Sejak saat itu Clara menyibukan diri di dapur mertuanya, berbagai menu yang ia pelajari lewat internet seperti bistik daging, beef teriyaki, tumis iga sapi sehat. Lewat menu–menu yang menguggah selera Clara berhasil mengambil hati keluarga  Bram. Dan dengan alasan ingin mengembangkan hoby memasak, akhirnya Clara meminta ijin mengikuti kelas memasak, selain untuk kesibukkannya, juga untuk menghindari ajakan Elin untuk bertemu dengan teman-teman sosialitanya.

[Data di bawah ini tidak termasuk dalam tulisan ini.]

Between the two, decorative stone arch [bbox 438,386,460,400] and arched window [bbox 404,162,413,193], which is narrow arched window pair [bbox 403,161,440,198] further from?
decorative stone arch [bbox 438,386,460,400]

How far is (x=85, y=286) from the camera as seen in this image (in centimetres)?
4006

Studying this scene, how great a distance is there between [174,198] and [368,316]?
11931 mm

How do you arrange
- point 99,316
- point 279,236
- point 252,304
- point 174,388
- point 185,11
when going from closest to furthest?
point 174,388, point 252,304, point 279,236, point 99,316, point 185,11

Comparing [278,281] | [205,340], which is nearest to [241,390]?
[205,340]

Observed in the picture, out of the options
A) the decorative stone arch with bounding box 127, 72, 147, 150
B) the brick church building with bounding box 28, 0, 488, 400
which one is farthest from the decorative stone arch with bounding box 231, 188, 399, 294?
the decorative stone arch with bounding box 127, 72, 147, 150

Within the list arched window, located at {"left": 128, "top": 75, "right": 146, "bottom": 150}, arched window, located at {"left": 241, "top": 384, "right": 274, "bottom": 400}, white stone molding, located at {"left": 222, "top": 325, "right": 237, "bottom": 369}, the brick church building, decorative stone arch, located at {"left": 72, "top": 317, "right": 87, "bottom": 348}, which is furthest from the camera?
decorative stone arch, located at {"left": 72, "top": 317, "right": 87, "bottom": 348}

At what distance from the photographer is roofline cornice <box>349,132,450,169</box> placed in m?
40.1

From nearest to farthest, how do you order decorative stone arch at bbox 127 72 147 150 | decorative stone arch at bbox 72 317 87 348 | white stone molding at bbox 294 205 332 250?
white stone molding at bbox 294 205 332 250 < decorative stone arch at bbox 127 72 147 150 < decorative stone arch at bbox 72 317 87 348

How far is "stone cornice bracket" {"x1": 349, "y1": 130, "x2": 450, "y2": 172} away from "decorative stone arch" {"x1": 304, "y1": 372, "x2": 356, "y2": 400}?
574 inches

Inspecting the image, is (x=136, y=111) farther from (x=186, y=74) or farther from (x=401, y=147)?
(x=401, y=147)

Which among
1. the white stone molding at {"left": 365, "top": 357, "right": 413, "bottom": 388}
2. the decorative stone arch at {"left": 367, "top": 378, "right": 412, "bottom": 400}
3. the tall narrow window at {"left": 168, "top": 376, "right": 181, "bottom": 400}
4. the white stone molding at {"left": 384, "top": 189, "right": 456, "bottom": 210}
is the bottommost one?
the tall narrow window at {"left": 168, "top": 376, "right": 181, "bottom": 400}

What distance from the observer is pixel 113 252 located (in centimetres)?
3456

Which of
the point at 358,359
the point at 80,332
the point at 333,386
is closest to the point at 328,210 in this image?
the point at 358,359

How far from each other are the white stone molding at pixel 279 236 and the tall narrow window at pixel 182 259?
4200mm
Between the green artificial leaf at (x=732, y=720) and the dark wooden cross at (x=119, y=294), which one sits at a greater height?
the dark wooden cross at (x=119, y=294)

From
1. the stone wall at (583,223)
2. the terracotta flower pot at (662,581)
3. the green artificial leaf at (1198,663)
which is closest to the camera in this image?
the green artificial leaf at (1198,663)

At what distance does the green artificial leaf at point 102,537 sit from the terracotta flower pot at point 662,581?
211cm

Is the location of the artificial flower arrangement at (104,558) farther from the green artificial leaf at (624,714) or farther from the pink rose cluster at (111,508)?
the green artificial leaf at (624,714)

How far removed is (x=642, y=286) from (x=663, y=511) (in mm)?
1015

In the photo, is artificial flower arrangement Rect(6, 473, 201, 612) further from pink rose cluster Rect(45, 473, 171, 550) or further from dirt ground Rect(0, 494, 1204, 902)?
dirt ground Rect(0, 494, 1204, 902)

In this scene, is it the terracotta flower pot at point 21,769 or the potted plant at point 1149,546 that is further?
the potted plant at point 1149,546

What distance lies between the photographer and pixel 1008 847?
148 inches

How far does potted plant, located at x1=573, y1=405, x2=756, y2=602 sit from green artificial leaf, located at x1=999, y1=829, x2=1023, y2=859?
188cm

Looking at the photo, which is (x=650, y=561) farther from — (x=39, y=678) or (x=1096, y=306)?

Pernah sekali Clara di ajaknya arisan dengan teman–teman sosialita Elin, bukan bahagia yang ia dapatkan, tapi justru tidak nyaman yang Clara rasakan. Pembicaraan sekitar perhiasan, tas, sepatu, baju branded yang harganya selangit, liburan keluar negeri. Penampilan mereka pun tak kalah hebohnya, seakan-akan berlomba memperlihatkan harta bendanya. Hal itu sangat bertolak belakang dengan kepribadian Clara. Clara lebih suka berpenampilan sederhana yang kadang membuat Elin jengkel, ketika memperkenalkan diri Clara ke teman–temannya.

“Clara, kamu itu sekarang istri dari CEO, berpenampilan yang elegan, Mama itu malu punya menantu sepertimu, nggak modis,” ucap Elin, ketika melihat Clara berpenampilan sederhana. Clara hanya menghela napas panjang, dan menghembuskannya pelan.

Dengan mengikuti kelas memasak, Clara memiliki kesibukan, selain itu ia juga bisa membantu Bibi Atik di toko kue miliknya.

“Clara, buat apa membuat donat sebanyak ini?” tanya Atik, ketika melihatku sibuk membuat kue donat .

“Aku akan membagi–bagikan donat ini,” jawab Clara.

“Bi.., ini sudah dua bulan sejak ayah keluar dari penjara dan kita belum menemukannya, aku mengkhawatirkan keadaannya,” ujar Clara, sambil memasukkan donat di dalam kardus.

“Bibi, juga berusaha mencarinya, Bibi sudah menitipkan alamat di kontrakan lama, siapa tahu ayahmu mencari Bibi di sana, tapi tak ada kabar. Mungkin ayahmu sengaja menghindar dari kita.’’ Bi Atik memegang bahu Clara seakan memberi isyarat supaya bersabar.

Selesai sudah donat–donat yang di masukan ke dalam kerdus. Clara, bergegas ke jalanan menemui orang-orang yang tidak mampu, mulai dari tukang becak, pedagang asongan, dan juga pengamen jalanan. Hari menjelang senja, Clara terus menyusuri trotoar, matanya tertuju pada sekelompok laki-laki, nampaknya mereka pekerja proyek pembangunan jalan, dengan cepat  Clara melangkahkan kaki menuju segerombolan pekerja bangunan.

“Selamat sore, Bapak-bapak ini ada kue donat, gratis buat Bapak-Bapak silakan ambil,” ujar Clara sambil menyodorkan kardus yang berisi donat, mereka pun mengucap terima kasih sambil tersenyum. Tak sengaja mata  Clara menangkap sosok lelaki setengah baya yang sedang duduk menyendiri, wajahnya tertutup sebagian topinya, kedua tangan memeluk lutut, perlahan Clara menghampiri.

“Maaf Pak, ini ada donat buat Bapak,” ucap Clara dan lelaki itu pun mengangkat wajahnya.

“Ayah!” Betapa terkejut Clara, ternyata lelaki itu adalah Hanggoro ayahnya.